21.12.1946 - Deutsche Erstaufführung der 7. Sinfonie von Schostakowtisch

"Vielleicht sind das Muttertränen..."

Sinfonie um den Krieg

In ihrem 11. Konzert spielten die Berliner Philharmoniker unter der Leitung von Sergiu Celibidache die Sinfonie Nr. 7 Opus 60, in 4 Sätzen von Dimitri Schostakowitsch. Es war die deutsche Erstaufführung des Werkes.

Uraufgeführt wurde die Sinfonie am 5. März 1942 in Kujbyschew, dem früheren Ssamara an der Wolga. Damals spielten die Leningrader Philharmoniker unter Eugen Mrawinskij. Das große russische Orchester war damals an die Wolga evakuiert worden.

Die Londoner Erstaufführung erfolgte drei Monate später unter Henry Wood. Wiederum vier Wochen später hörte die New Yorker zum ersten Male diese Schostakowitsch-Sinfonie. Toscanini dirigierte.

Die Sinfonie wird in späteren Zeiten als historisches Dokument gelten. Sie entstand in dem von deutschen Truppen eingeschlossenen Leningrad. Schostakowitsch arbeitete daran, während die Stadt unter ständigem Bombenhagel und mörderischem Artilleriebeschuß lag.

140 Mann spielten 1 3/4 Stunden lang. Aber man wird nirgends von Lärm oder von einem paroxistischen Zuviel erschlagen. Plastische Themen, deutlich erkennbar selbst im Fortissimo, werden abgelöst von sehr zart zurückhaltenden lyrischen Passagen, wahren Kantilenen und schönen Soli der Instrumente.

Der Komponist erklärt selbst zu diesem Opus: "Der erste Teil der Sinfonie handelt davon, wie eine furchtbare Gewalt - der Krieg - mitten in unser schönes friedliches Leben hereinbrach. Ich habe mir nicht die Aufgabe gestellt, die Kriegshandlungen naturalistisch darzustellen - das Dröhnen der Flugzeuge, das Rollen der Panzer, die Salven der Kanonen - ich habe keine musikalische Schlachtenmalerei erzeugen wollen. Ich wollte nur den Inhalt der schicksalsschweren Ereignisse wiedergeben. Die Exposition des ersten Teiles der Sinfonie berichtet von dem glücklichen Leben von Menschen, die ihrer selbst und ihrer Zukunft sicher sind. Es ist das schlichte friedliche Leben, das Tausende von Leningrader zusammen mit dem Sowjetvolk geführt haben. Das Thema Krieg geht durch die ganze mittlere Episode. Den Mittelpunkt des ersten Teils bildet ein Trauermarsch oder besser gesagt: Ein Requiem für die Gefallenen des Krieges. Dem Requiem folgt eine noch tragischere Episode. Ich weiß nicht, wie ich diese Musik kennzeichnen soll. Vielleicht sind das Muttertränen oder ein Gefühl so tiefer Trauer, daß auch die Tränen versiegen. Nach einem Fagottsolo, das den Schmerz über die gefallenen Freunde zum Ausdruck bringt, folgt das verklärte lyrische Finale des ersten Satzes. Ganz zu allerletzt hört man noch, wie aus weiter Ferne, das Thema Krieg, das an den andauernden Kampf erinnert."

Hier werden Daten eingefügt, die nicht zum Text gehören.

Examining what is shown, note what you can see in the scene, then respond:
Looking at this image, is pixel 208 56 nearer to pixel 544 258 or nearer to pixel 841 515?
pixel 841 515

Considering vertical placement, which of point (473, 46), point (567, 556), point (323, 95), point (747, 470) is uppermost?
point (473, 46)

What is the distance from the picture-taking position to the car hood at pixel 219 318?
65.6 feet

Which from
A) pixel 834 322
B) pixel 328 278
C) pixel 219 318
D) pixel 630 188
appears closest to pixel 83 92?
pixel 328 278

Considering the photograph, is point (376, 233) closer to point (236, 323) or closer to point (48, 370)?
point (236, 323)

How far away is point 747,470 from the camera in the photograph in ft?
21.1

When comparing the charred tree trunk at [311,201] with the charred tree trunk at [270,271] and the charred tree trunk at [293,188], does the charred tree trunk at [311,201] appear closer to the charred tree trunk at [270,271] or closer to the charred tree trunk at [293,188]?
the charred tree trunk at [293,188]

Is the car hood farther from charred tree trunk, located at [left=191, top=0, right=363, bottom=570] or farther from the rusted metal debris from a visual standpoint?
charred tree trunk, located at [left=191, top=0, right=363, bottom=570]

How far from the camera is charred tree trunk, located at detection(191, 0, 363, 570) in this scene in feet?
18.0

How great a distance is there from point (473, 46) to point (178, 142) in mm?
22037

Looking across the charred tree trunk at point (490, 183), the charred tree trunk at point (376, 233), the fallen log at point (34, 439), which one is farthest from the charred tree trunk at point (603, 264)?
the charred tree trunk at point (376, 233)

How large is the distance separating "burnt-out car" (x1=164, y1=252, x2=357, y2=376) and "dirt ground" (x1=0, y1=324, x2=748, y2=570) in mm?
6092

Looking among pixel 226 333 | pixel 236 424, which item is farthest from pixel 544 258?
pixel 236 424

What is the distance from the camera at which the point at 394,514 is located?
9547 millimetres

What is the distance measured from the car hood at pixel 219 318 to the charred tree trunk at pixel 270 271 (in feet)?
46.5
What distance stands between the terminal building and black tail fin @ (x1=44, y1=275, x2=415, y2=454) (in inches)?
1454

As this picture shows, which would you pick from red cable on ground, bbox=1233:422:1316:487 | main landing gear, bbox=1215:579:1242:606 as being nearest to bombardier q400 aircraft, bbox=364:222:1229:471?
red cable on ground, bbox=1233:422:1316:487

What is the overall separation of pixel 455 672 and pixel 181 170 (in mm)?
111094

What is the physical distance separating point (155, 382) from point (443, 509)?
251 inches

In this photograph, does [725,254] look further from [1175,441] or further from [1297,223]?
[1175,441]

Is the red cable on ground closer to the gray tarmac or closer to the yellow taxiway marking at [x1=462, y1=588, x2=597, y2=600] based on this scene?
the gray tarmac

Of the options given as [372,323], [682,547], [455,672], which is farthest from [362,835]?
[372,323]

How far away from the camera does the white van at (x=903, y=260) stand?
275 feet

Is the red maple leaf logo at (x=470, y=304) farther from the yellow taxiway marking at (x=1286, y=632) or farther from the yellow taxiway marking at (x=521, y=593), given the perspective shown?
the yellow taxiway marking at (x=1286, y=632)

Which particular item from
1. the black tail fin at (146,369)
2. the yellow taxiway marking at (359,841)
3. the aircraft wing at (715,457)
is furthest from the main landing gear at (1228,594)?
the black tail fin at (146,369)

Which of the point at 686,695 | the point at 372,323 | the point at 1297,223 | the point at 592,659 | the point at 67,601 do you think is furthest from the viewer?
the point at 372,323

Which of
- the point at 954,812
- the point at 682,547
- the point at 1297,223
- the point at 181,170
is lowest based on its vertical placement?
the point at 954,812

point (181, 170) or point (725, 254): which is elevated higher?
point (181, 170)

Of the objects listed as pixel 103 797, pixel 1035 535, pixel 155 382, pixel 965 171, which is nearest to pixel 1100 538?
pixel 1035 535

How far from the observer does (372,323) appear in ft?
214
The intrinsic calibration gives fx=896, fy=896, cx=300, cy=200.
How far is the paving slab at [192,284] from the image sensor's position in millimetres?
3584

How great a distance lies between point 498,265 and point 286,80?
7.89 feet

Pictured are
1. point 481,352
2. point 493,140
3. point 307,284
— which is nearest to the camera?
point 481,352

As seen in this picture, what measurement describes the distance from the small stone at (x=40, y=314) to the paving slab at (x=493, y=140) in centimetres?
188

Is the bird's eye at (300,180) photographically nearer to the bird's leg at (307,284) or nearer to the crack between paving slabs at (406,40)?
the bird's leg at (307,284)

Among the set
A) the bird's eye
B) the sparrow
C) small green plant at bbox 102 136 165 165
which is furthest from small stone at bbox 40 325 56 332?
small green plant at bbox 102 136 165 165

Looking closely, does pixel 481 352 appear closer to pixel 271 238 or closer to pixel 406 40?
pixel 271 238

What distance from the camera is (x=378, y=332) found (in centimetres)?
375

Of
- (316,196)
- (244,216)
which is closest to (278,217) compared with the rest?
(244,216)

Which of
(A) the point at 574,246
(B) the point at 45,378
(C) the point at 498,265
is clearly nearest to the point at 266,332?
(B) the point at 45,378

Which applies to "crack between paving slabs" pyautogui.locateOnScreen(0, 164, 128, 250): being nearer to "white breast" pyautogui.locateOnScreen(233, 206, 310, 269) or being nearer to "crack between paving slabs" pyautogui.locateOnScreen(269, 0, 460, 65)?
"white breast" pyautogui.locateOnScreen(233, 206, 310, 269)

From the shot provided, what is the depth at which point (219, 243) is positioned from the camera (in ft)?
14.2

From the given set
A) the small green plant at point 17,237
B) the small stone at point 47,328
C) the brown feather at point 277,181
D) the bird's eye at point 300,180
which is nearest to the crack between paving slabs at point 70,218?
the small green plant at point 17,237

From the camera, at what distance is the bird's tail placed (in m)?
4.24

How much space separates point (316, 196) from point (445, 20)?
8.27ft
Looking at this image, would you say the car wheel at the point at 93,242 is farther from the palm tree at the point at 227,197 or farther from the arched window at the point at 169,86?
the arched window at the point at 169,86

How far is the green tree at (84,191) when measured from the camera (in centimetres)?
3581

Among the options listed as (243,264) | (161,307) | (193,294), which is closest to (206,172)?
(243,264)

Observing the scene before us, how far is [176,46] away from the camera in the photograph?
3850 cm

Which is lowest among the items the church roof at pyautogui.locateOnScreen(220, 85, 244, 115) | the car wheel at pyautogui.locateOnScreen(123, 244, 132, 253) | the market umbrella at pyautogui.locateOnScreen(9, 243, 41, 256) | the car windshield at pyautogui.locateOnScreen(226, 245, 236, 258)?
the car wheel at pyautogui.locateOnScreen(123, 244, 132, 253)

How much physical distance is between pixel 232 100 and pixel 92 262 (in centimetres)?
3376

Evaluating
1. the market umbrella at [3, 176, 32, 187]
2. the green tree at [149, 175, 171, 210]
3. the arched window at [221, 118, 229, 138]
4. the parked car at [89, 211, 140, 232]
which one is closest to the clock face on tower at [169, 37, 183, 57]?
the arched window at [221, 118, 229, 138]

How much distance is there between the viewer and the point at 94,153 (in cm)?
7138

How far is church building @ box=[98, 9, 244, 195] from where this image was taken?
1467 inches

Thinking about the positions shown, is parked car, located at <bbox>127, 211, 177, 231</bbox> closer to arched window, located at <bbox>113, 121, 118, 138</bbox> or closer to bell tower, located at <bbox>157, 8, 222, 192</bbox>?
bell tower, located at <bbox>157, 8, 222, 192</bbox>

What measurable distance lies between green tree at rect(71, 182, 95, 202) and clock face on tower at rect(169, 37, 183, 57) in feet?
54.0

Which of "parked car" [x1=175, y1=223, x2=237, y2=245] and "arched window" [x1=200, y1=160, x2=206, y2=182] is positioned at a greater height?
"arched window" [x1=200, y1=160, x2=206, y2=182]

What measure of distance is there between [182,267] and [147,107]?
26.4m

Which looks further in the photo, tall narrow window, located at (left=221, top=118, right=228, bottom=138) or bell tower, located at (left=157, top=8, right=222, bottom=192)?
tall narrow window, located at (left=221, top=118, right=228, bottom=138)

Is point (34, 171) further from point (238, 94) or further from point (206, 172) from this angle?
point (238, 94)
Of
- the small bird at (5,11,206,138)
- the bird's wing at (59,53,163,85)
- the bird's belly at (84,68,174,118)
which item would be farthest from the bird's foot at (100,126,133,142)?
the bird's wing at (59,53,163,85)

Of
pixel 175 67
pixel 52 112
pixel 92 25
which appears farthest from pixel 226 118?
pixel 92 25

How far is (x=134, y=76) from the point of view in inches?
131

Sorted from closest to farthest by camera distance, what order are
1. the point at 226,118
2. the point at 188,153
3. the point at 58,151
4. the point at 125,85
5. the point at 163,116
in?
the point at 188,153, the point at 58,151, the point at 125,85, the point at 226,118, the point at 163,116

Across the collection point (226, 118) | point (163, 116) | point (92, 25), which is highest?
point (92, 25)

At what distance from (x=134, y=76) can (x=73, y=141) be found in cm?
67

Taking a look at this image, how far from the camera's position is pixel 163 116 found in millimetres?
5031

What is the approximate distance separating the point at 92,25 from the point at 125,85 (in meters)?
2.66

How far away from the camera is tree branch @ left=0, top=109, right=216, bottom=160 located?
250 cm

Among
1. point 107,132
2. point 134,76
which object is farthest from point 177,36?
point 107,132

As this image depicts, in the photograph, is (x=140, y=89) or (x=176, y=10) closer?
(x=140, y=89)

Schostakowitsch spricht aus, was ihm auszudrücken gelang. In sublimierter Form, nicht etwa als illustrative Musik für ein Hörspiel oder einen Filmstreifen, gestaltete er musikalisch die Wirkung des Kriegsgeschehens. Die grausam gesteigerte Monotonie des Marschthemas, in der Zermürbungstaktik an Ravels Bolero erinnernd, suggeriert die zermalmende Gewalt der sinnlosen Kriegsmaschine.

Der zweite Satz fügt hierzu im Kontrast Erinnerungen an vergangene Freuden, ein wehmütiges Scherzo. Der dritte Satz, ein pathetisches Adagio, ist von religiöser Stimmung erfüllt. Ihm schließt sich unmittelbar das Finale an, das von der grandiosen Vision des kommenden Sieges gekrönt wird. Eine mitreißende, unvergeßliche musikalische Apotheose.

Der Beifall war sehr stark. Im Publikum hörte man von einem "Musikereignis von internationaler Bedeutung", von einer "Meisterleistung eruopäischer zeitgenössischer Musik" und ähnlichem sprechen.

Celibidache verteilte an die Orchestermitglieder die Chrysanthemen der ihn gespendeten Sträuße. Die Wochenschau filmte.